The finance bill 2021 was tabled in National Assembly on 11th May and passed on 29th June 2021. The bill proposed the following amendments to the following statutes that took effect in 1st January 2022;
Income Tax
- Extractive Industries Taxation: The Act grants an allowance of 50% in the first year of use of machinery from previously 100% and 25% on the residual in the subsequent years. The enactment is meant to align the rate of depreciation in the second schedule with the rate in the 9th schedule of the Income Tax Act.
- Expansion of Tax Rebate Scheme for Apprenticeship Program: The Finance Act,2021 expanded the tax rebate scheme to include technical and vocational education
and training (TVET). Previously, the rebate only applied to employers who engage 10
university graduates for 6-12 months. This however as changed with the inclusion of university and TVET graduates. The employer shall therefore enjoy tax rebate subsequent to the year of such engagement. - NHIF Tax Relief: The Finance Act has provided 15% insurance relief on contributions made to NHIF to benefit employees and increase their net pay. This is meant to encourage uptake of NHIF and expansion base for population tax bracket.
- Multinational Enterprises: The Act has introduced a requirement for the ultimate parent entity of a multinational enterprises group (MNE) to file and submit a return to the Commissioner detailing the group’s financial activities in Kenya as well as in other jurisdictions.

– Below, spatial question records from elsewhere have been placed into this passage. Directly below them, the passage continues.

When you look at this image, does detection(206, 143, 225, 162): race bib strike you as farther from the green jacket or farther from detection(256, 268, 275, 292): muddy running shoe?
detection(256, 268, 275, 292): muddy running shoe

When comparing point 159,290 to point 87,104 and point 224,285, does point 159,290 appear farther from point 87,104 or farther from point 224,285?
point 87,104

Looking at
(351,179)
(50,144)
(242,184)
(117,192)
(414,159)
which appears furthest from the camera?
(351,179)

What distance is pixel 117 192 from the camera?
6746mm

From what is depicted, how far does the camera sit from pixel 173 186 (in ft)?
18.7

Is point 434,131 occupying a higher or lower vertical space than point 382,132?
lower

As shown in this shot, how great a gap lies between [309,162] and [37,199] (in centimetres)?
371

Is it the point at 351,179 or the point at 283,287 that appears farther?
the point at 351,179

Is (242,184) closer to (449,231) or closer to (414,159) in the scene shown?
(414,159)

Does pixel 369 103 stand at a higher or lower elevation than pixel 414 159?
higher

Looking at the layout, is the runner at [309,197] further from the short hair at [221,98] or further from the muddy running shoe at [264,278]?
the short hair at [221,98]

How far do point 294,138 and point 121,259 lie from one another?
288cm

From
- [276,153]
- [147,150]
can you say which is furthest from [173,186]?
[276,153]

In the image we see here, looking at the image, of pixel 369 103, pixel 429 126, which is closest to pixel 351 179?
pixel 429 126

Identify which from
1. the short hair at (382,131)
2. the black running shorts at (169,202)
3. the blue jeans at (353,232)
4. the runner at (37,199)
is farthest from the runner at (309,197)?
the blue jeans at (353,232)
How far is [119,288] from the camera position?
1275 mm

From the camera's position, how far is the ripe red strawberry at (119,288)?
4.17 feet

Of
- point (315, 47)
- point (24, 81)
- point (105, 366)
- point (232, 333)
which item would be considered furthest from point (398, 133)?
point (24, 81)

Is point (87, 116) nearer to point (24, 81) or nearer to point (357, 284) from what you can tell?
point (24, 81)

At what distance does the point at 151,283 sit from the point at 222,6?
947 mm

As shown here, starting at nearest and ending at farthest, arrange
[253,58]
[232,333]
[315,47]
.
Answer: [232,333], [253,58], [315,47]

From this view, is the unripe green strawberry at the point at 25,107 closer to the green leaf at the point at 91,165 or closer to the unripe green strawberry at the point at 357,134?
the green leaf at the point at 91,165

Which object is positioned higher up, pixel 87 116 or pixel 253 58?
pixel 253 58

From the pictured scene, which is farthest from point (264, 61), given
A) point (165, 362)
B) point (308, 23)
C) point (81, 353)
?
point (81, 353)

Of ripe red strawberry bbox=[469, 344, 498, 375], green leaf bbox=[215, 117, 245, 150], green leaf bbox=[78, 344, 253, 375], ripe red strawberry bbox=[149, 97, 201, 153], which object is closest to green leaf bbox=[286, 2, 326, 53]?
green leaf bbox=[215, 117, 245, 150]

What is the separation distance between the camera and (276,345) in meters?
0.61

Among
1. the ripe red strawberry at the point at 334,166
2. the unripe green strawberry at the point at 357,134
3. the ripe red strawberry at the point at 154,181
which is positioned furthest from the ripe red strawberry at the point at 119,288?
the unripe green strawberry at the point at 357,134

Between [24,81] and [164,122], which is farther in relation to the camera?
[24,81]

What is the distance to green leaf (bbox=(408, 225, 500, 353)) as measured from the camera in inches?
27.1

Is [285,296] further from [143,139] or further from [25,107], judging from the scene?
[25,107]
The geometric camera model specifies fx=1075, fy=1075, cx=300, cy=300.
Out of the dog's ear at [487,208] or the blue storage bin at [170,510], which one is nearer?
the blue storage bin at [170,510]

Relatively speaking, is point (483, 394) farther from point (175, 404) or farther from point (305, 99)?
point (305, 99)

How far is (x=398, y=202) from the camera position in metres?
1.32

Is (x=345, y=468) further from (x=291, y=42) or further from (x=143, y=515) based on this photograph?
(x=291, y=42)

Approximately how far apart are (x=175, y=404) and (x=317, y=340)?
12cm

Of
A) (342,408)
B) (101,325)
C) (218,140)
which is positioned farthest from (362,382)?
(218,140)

- Change in Thin Capitalization: By definition, thin capitalization according to OECD (Organization of Economic Cooperation and Development) refers to the situation in which a company is financed through a relatively high level of debt compared to equity. The Act has introduced new provisions governing interest payments that are not deductible for corporation tax purposes. The Act, provides for non-deductibility of interest expenses exceeding 30% of earnings before interest, taxes, depreciation and amortization (EBITDA) to related and non-related parties. This restriction only applies to;
- Interest on all loans
- Expenses incurred in connection with raising finance
- Payments that are economically equivalent to interest
And doesn’t apply to;
- Banks or financial institution licensed under the Banking Act
- Micro and Small enterprises registered under the Micro and Small Enterprise
- Treatment of Prior Year Losses: The Act has deleted the previous 10-year limit for carrying losses to indefinite. The implication is that even though the taxpayers will be able to carry forward losses indefinitely, they will still be required to account for minimum tax (currently suspended by the high court) on gross revenue earned
- Digital Service Tax Changes: The Act defines the digital market as “an online platform which enables users to sell or provide services, goods or other property to other users”. Section 3 (2) of the Act defines proceeds from such a platform as “Income accruing from a business carried out over the internet or an electronic network including through a digital marketplace” and shall attract a digital service tax. However, the digital service tax only accrues to non-resident persons from the provision of services through a digital market place. The tax is not applicable to persons transmitting messages (Sec9 (2)) or to any foreign income subjected to withholding taxes (Sec 35.). The implication is that definition of a digital market place is modified to eliminate any contradiction and tax avoidance arising from misinterpretation, and that the income accruing to a resident person conducting a business via the internet or electronic platform is excluded since tax is charged on individual or corporate tax rates.
- Private Electricity Companies Supply to the national grid: The Act removes the requirement that electricity must be supplied to the National Grid for the generation of the same to fall under the definition of “manufacture”, which is a prerequisite to qualify for investment deduction on equipment, machinery and buildings used in manufacture.
- Farm Works Definition: The Act has defined “Farm works” under the Second Schedule to mean: farmhouses, labour quarters, any other immovable building necessary for the proper operation of the farm, fences, dips, drains, water and electricity supply works and other works necessary for the proper operation of the farm
Value Added Tax (VAT)
The VAT Act (2013) provides that VAT should be charged on any supply made over a digital market place. The Finance Act, 2021 amended Section 5 of the VAT Act to charge supplies made over the internet or an electronic network or through a digital marketplace in order to clear the ambiguity posed by digital transactions. Thus, any suppliers who sell goods/ services via websites, social media platforms or any other electronic device/ platform will be required to account for VAT.
Section 17 of the VAT Act provides for deduction of input VAT on taxable supplies. The enacted provision detests the reference that VAT restriction is only limited to provisions of Section 17 to include the provisions of the entire VAT Act and Regulations. This clarification implies that prior to the deduction of VAT, businesses should ensure that the purchase was done to make a taxable supply.
The Finance Act, 2021 also provides for additional restriction on claiming input VAT by extending the restriction to;
- the leasing or hiring of passenger cars or mini buses
- entertainments,
- restaurant and
- accommodation services.
Previously, VAT Act only referred to acquisition of these supplies. The implication is that the input VAT incurred in relation to the procuring of passenger cars or mini buses and entertainment, restaurant and accommodation services in any form including leasing, hiring and purchasing is not deductible. The amendment therefore provides a clarity on the deductibility of VAT relating to leasing or hiring of these supplies.